February 27, 1933. In this stunning prequel to the John Russell espionage novels, the Reichstag parliament building in Berlin is set ablaze. It’s just a month after Hitler’s inauguration as Chancellor of Germany, and the Nazis use the torching to justify a campaign of terror against their political opponents. John Russell’s recent separation from his wife threatens his right to reside in Germany and any meaningful relationship with his six-year-old son, Paul. He has just secured work as a crime reporter for a Berlin newspaper, and the crimes which he has to report—the gruesome murder of a rent boy, the hit-and-run death of a professional genealogist, the suspicious disappearance of a Nazi-supporting celebrity fortune-teller—are increasingly entangled in the wider nightmare engulfing Germany.
Each new investigation carries the risk of Russell’s falling foul of the authorities, at a time when the rule of law has completely vanished, and the Nazis are running scores of pop-up detention centers, complete with torture chambers, in every corner of Berlin.
The current novel is the 7th featuring John Russell, an Englishman by birth, but living and working in Berlin in the years prior to World War II. The book is indicated as a prequel to the other novels and I must say at the onset that it is, in my opinion, the most mesmerizing. I also rank it as one of the best books I yet have read by David Downing and he has certainly more than made his mark as a top author in his many areas.
The period covered by the novel includes the years during the late 1930s and describes a period when a lunatic fringe took power and turned Germany into a madman’s domain with the very worse becoming the leaders of the country. Downing has done, as normal for him, a great deal of research into the period and can describe the emerging of the new Germany in great detail. Hitler has grabbed power taking over as Chancellor of the country and early on staged a fire in the Reichstag Parliament building. Using the fire as an excuse to crack down on groups such as the Communist party, gays, Jews, and any other sectors where the torment on these people can be utilized to coalesce changing the truth for Nazi fiction. Loudspeakers are set up all over the cities so that Hitler’s speeches can reach everyone. It becomes a suspicious act if people are not listening and praising. It also becomes a necessary part of life for all to read Mein Kampf, Hitler’s manifest and plan for the future of Germany.

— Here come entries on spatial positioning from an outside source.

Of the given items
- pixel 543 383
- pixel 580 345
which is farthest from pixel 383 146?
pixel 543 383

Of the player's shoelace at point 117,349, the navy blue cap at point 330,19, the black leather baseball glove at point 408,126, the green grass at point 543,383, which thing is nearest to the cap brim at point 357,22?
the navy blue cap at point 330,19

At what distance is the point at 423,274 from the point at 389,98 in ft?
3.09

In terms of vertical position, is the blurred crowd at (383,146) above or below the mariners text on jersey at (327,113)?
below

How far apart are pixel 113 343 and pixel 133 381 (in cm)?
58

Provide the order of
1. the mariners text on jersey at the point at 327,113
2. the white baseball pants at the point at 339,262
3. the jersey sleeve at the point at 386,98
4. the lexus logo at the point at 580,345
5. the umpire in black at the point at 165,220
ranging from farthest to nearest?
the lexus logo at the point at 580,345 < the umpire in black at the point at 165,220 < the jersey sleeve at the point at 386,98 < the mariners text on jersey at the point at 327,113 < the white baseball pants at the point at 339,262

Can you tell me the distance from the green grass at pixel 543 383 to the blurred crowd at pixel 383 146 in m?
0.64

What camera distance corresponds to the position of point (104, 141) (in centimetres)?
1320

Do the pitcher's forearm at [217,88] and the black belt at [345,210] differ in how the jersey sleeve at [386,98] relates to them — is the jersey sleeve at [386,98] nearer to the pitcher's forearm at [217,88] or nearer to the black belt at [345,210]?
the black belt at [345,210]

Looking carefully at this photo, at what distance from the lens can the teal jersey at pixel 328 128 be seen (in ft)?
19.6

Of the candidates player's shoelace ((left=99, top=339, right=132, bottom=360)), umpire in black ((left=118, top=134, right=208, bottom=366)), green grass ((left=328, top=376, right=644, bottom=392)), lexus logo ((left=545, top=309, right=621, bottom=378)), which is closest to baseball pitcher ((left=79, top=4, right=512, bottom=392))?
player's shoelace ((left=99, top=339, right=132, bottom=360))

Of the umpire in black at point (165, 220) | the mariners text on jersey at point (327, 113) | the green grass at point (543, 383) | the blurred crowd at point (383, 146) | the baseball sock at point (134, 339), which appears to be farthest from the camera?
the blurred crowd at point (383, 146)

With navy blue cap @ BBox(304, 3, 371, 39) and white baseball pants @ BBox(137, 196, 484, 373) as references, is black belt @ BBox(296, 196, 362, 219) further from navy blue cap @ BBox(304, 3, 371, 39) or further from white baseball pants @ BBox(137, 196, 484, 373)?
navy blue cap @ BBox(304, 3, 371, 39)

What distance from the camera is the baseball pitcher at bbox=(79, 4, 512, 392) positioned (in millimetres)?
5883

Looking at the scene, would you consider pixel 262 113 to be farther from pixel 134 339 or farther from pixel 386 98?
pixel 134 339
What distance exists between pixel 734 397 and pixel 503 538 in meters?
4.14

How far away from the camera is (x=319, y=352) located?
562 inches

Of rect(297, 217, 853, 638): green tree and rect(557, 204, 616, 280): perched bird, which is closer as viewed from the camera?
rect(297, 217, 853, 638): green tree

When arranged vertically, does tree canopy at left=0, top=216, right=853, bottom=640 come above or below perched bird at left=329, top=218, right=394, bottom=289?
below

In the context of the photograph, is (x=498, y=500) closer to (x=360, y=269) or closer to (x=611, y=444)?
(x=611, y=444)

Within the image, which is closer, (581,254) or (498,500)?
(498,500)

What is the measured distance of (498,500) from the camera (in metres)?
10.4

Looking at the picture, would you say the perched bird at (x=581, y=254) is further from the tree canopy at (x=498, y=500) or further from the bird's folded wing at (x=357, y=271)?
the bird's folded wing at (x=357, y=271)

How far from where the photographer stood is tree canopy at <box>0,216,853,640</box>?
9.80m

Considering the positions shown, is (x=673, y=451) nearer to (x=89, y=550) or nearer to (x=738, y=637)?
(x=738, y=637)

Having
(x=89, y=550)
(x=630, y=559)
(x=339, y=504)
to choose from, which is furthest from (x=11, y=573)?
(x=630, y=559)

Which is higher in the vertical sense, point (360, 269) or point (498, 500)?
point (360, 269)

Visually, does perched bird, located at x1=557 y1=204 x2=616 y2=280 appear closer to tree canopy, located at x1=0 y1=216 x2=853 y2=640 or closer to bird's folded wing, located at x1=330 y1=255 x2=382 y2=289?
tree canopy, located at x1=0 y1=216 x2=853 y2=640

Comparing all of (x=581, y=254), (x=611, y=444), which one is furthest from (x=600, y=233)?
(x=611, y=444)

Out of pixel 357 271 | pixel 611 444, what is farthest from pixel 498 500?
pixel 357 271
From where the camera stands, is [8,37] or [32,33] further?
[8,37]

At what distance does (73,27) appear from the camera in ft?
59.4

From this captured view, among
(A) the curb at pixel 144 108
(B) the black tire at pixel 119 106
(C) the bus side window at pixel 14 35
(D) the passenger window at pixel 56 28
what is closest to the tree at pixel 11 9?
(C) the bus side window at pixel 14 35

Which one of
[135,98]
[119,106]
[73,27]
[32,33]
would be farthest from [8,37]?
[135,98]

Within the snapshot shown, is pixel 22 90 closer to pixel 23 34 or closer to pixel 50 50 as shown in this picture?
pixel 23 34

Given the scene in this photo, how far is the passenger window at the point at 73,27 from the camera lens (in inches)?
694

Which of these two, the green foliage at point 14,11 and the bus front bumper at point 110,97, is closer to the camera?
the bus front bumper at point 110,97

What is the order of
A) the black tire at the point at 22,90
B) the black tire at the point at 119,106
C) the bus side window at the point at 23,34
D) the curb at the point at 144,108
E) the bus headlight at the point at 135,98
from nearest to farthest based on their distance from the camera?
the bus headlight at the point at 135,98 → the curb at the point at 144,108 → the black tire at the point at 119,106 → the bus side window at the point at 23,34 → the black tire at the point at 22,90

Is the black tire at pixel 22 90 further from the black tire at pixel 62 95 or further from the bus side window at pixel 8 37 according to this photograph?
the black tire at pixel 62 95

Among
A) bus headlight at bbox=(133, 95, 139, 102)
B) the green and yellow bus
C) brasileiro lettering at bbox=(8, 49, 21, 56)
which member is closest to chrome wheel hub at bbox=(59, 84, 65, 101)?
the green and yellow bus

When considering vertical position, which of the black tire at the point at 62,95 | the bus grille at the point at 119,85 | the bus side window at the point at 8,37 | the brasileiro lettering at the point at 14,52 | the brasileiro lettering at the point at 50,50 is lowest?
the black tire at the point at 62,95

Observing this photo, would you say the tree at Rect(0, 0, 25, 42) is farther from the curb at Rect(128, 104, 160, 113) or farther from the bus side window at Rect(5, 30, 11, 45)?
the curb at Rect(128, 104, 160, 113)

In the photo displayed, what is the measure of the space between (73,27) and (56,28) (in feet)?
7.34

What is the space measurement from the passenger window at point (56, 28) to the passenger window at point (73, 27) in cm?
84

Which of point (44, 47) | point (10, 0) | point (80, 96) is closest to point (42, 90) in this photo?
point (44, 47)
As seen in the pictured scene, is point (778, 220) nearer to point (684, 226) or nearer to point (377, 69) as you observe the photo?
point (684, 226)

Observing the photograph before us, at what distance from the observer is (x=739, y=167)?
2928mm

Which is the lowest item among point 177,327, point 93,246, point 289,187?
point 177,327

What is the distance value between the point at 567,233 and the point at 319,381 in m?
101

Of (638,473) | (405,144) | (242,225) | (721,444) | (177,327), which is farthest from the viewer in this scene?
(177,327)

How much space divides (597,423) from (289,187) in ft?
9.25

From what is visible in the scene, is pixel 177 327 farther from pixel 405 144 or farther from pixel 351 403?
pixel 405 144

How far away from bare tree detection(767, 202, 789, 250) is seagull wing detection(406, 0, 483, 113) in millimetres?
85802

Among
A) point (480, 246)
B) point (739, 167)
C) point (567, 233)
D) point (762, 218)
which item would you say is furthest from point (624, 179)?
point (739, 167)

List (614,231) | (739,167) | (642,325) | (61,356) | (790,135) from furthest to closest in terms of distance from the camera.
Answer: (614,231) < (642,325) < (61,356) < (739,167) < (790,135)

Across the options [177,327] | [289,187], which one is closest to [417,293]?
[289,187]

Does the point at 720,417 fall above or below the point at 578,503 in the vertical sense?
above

John Russell is picked up when he is working as a crime reporter for a major Berlin newspaper. He is divorced from his wife but has no problem visiting and having a relationship with his five-year-old son the couple had when married. In the events described in this book, he becomes involved in three occurrences and is attempting to cover them for his paper. The first is the murder of a young male prostitute, another the running over of a professional genealogist, and the third the disappearance of a Nazi supporting fortune teller. The three events become somewhat related with the actual facts of the cases becoming skewed by different factions of the Nazi party. Care must be taken to not rub the Nazi party the wrong way. Punishment can be firing from a job, taking over a business, and even death.
The steady increase in Nazi oversight with brutality and forced obedience to an ever-changing set of rules is brought out by the author. It is the loss of personal freedom engendered by a population that will not or cannot oppose their oppressors.
The novel ends with John meeting the girl that becomes his new love interest in the books already written. It also indicates that he will stay in Berlin and become more and more involved with the different directions of Germany and its moving into war. Finishing the book will also leave the reader drained and, if not read yet, anxious to get into the next book in the series.
3/2021 Paul Lane
WEDDING STATION by David Downing. Soho Crime (March 2, 2021). ISBN: 978-1641291071. 336 pages.